> _What the task asks_:
The job is to find each line of the records below that includes the word "build" and copy it.

Source texts of formatted documents
- Opening Delimiter -

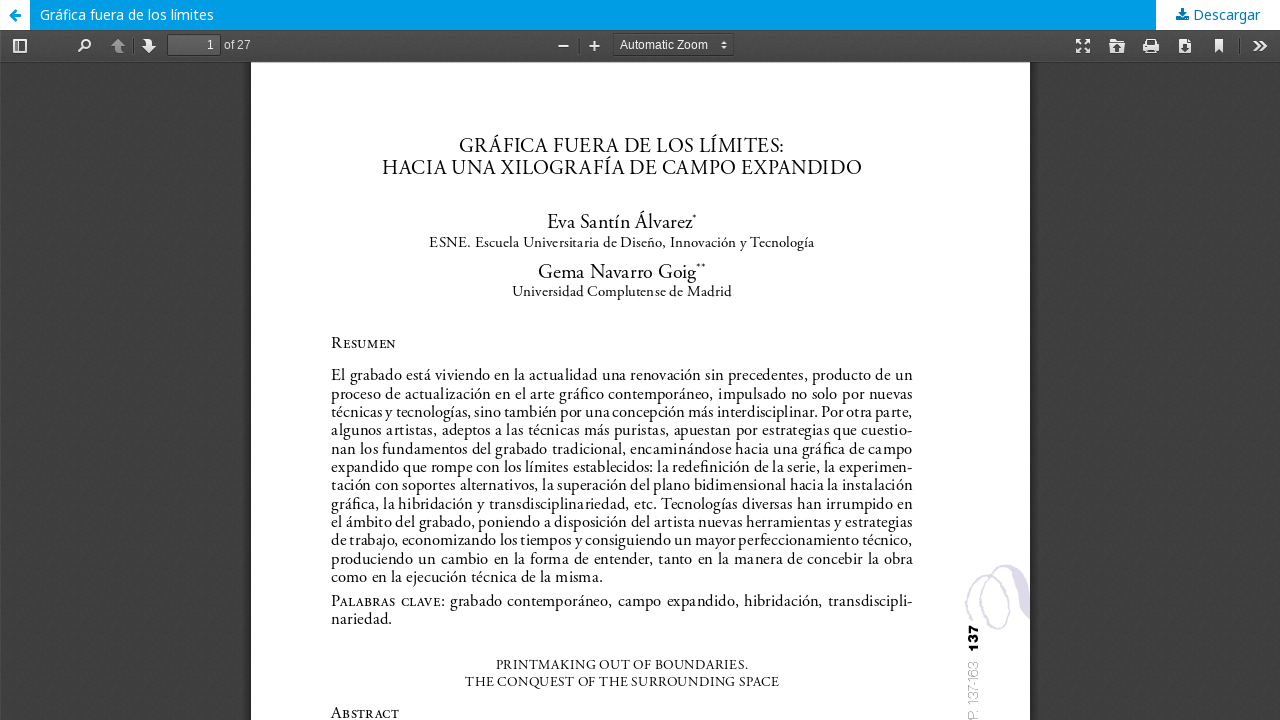

--- FILE ---
content_type: text/html; charset=utf-8
request_url: https://www.ull.es/revistas/index.php/artes/article/view/4211/2997
body_size: 1576
content:
<!DOCTYPE html>
<html lang="es-ES" xml:lang="es-ES">
<head>
	<meta http-equiv="Content-Type" content="text/html; charset=utf-8" />
	<meta name="viewport" content="width=device-width, initial-scale=1.0">
	<title>Vista de Gráfica fuera de los límites</title>

	
<link rel="icon" href="https://www.ull.es/revistas/public/journals/11/favicon_es_ES.png">
<meta name="generator" content="Open Journal Systems 3.1.1.4">
<meta name="metaTagName" content="ates plásticas, diseño, imagen, conservación, restauración">
<!-- Global site tag (gtag.js) - Google Analytics -->
<script async src="https://www.googletagmanager.com/gtag/js?id=G-Y8NSR34TNE"></script>
<script>
  window.dataLayer = window.dataLayer || [];
  function gtag(){dataLayer.push(arguments);}
  gtag('js', new Date());

  gtag('config', 'G-Y8NSR34TNE');
</script>

<script type="text/javascript" src="https://dialnet.unirioja.es/metricas/js/widget-idr-revista.js" data-revista="5460" data-target="#idr-revista"></script>
	<link rel="stylesheet" href="https://www.ull.es/revistas/index.php/artes/$$$call$$$/page/page/css?name=stylesheet" type="text/css" /><link rel="stylesheet" href="//fonts.googleapis.com/css?family=Noto+Sans:400,400italic,700,700italic" type="text/css" /><link rel="stylesheet" href="https://cdnjs.cloudflare.com/ajax/libs/font-awesome/4.7.0/css/font-awesome.css" type="text/css" /><link rel="stylesheet" href="https://www.ull.es/revistas/plugins/generic/orcidProfile/css/orcidProfile.css" type="text/css" />
	<script src="//ajax.googleapis.com/ajax/libs/jquery/1.11.0/jquery.js" type="text/javascript"></script><script src="//ajax.googleapis.com/ajax/libs/jqueryui/1.11.0/jquery-ui.js" type="text/javascript"></script><script src="https://www.ull.es/revistas/lib/pkp/js/lib/jquery/plugins/jquery.tag-it.js" type="text/javascript"></script><script src="https://www.ull.es/revistas/plugins/themes/default/js/lib/popper/popper.js" type="text/javascript"></script><script src="https://www.ull.es/revistas/plugins/themes/default/js/lib/bootstrap/util.js" type="text/javascript"></script><script src="https://www.ull.es/revistas/plugins/themes/default/js/lib/bootstrap/dropdown.js" type="text/javascript"></script><script src="https://www.ull.es/revistas/plugins/themes/default/js/main.js" type="text/javascript"></script>
</head>
<body class="pkp_page_article pkp_op_view">

		<header class="header_view">

		<a href="https://www.ull.es/revistas/index.php/artes/article/view/4211" class="return">
			<span class="pkp_screen_reader">
									Volver a los detalles del artículo
							</span>
		</a>

		<a href="https://www.ull.es/revistas/index.php/artes/article/view/4211" class="title">
			Gráfica fuera de los límites
		</a>

		<a href="https://www.ull.es/revistas/index.php/artes/article/download/4211/2997/" class="download" download>
			<span class="label">
				Descargar
			</span>
			<span class="pkp_screen_reader">
				Descargar PDF
			</span>
		</a>

	</header>

	<script type="text/javascript" src="https://www.ull.es/revistas/plugins/generic/pdfJsViewer/pdf.js/build/pdf.js"></script>
	<script type="text/javascript">
		
			$(document).ready(function() {
				PDFJS.workerSrc='https://www.ull.es/revistas/plugins/generic/pdfJsViewer/pdf.js/build/pdf.worker.js';
				PDFJS.getDocument('https://www.ull.es/revistas/index.php/artes/article/download/4211/2997/').then(function(pdf) {
					// Using promise to fetch the page
					pdf.getPage(1).then(function(page) {
						var pdfCanvasContainer = $('#pdfCanvasContainer');
						var canvas = document.getElementById('pdfCanvas');
						canvas.height = pdfCanvasContainer.height();
						canvas.width = pdfCanvasContainer.width()-2; // 1px border each side
						var viewport = page.getViewport(canvas.width / page.getViewport(1.0).width);
						var context = canvas.getContext('2d');
						var renderContext = {
							canvasContext: context,
							viewport: viewport
						};
						page.render(renderContext);
					});
				});
			});
		
	</script>
	<script type="text/javascript" src="https://www.ull.es/revistas/plugins/generic/pdfJsViewer/pdf.js/web/viewer.js"></script>

	<div id="pdfCanvasContainer" class="galley_view">
		<iframe src="https://www.ull.es/revistas/plugins/generic/pdfJsViewer/pdf.js/web/viewer.html?file=https%3A%2F%2Fwww.ull.es%2Frevistas%2Findex.php%2Fartes%2Farticle%2Fdownload%2F4211%2F2997%2F" width="100%" height="100%" style="min-height: 500px;" allowfullscreen webkitallowfullscreen></iframe>
	</div>
	
</body>
</html>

- Closing Delimiter -

> _Exercise answer_:
	<script type="text/javascript" src="https://www.ull.es/revistas/plugins/generic/pdfJsViewer/pdf.js/build/pdf.js"></script>
				PDFJS.workerSrc='https://www.ull.es/revistas/plugins/generic/pdfJsViewer/pdf.js/build/pdf.worker.js';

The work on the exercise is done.